Often they are for minor updates like build(deps-dev): Bump excoveralls from 0.16.0 to 0.16.1 🙄
We really don't care about these minor Dev dependency updates ... 👎

Todo

• Investigate if we can get @dependabot to: 🔍
  • Only create ONE PR for all the updates for a given week or month.
  • Ignore minor updates e.g: 0.16.0 to 0.16.1 completely and only update when a patch e.g: 0.16.0 to 0.17.0 or major is released.
• Change the checking time from 07:00 to something like 16:00 so that it doesn't spam us first thing in the morning.

@LuchoTurtle if you have T1h, please read the Docs https://docs.github.com/en/code-security/dependabot/dependabot-version-updates/configuration-options-for-the-dependabot.yml-file and figure out how we can ignore the minor releases of dev dependencies. Do we need to list them all individually? in which case please start that list. 🙏

[SimonLab]

I don't think we can only update the minor versions and ignoring the patches.

I suspect the way Dependabot works is by checking the version "rules" in mix.exs:

see https://hexdocs.pm/elixir/Version.html

I was more specifficaly looking if "~>" could be use for minor version only but I don't think it is the way it works.

On the Dependabot configuration I can't see either a way to only update the minor versions only.

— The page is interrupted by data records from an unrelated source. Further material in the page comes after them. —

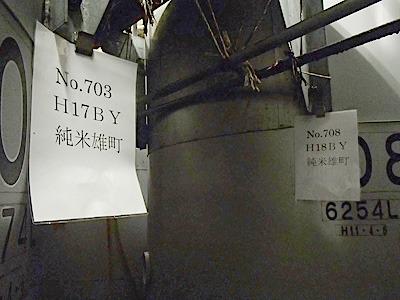 平成17年度と平成18年度に仕込まれたタンク。日本酒の年度の変わり方はちょっと特殊なのでそれは後程。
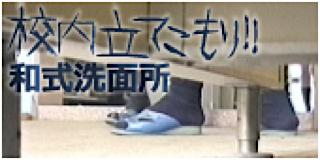 無修正エロ動画:校内立てこもり!!和式洗面所:丸見えまんこ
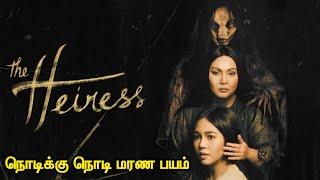 இந்தோனேஷியா பேய் படம்    Tamil Hollywood Times   Tamil Dubbed   Movie Review In Tamil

However we can definitely run Dependabot weekly/monthly and at a specific time.
If we search for the dependabot.yml file in the dwyl org we have 48 files found:
https://github.com/search?q=org%3Adwyl+filename%3Adependabot.yml&type=code

I'm not sure if there is an automatic way to update automatically these files, I think it will be quicker to go over them manually to update the configuration.

[nelsonic]

@SimonLab yeah, we will definitely have to do this manually. But we can do them ad hoc.
e.g: next time there is a @dependabot PR we use that as an opportunity to update the dependabot.yml in that repo.

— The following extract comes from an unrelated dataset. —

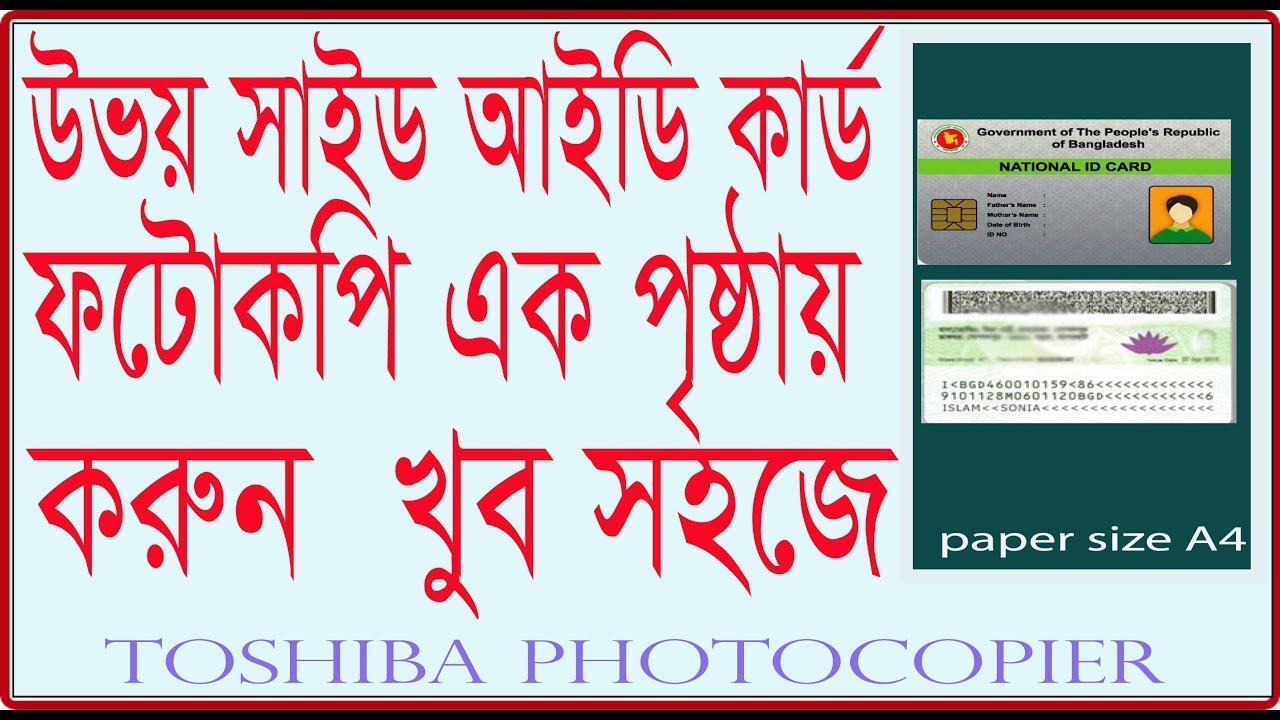 Toshiba Photocopy Machine - Toshiba Black And White Copier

I just want to have a clear understanding of what that file needs to contain so that we can copy-paste it and be done. 📋

[SimonLab]

I think I've now updated most of the dependabot configuration to run weekly. It's possible that I might have missed some, but we should now have a lot less daily noise

[nelsonic]

What I was suggesting was reading the docs for the ignore configuration:
https://docs.github.com/en/code-security/dependabot/dependabot-version-updates/configuration-options-for-the-dependabot.yml-file#creating-ignore-conditions-from-dependabot-ignore

e.g:

    ignore:
      - dependency-name: "express"
        # For Express, ignore all updates for version 4 and 5
        versions: ["4.x", "5.x"]
        # For Lodash, ignore all updates
      - dependency-name: "lodash"
        # For AWS SDK, ignore all patch updates
      - dependency-name: "aws-sdk"
        update-types: ["version-update:semver-patch"]

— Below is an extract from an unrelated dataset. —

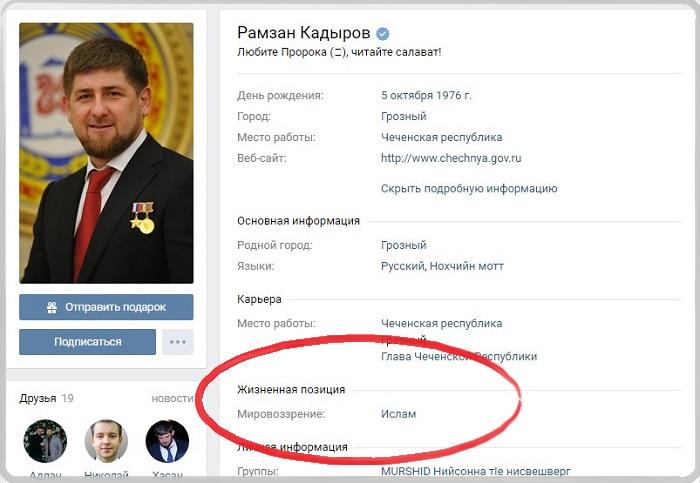 Рамзан Кадыро ВКонтакте, мировоззрение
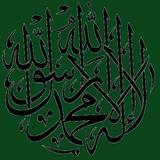 Тафсир ибн Касира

So ours would simply ignore all the dev dependencies:

    ignore:
        # ignore all patch updates in dev dependencies ref: github.com/dwyl/technology-stack/issues/126
      - dependency-name: "credo"
        update-types: ["version-update:semver-patch"]
      - dependency-name: "excoveralls"
        update-types: ["version-update:semver-patch"]
      - dependency-name: "ex_doc"
        update-types: ["version-update:semver-patch"]
      - dependency-name: "esbuild"
        update-types: ["version-update:semver-patch"]
      - dependency-name: "floki"
        update-types: ["version-update:semver-patch"]
      - dependency-name: "phoenix_live_reload"
        update-types: ["version-update:semver-patch"]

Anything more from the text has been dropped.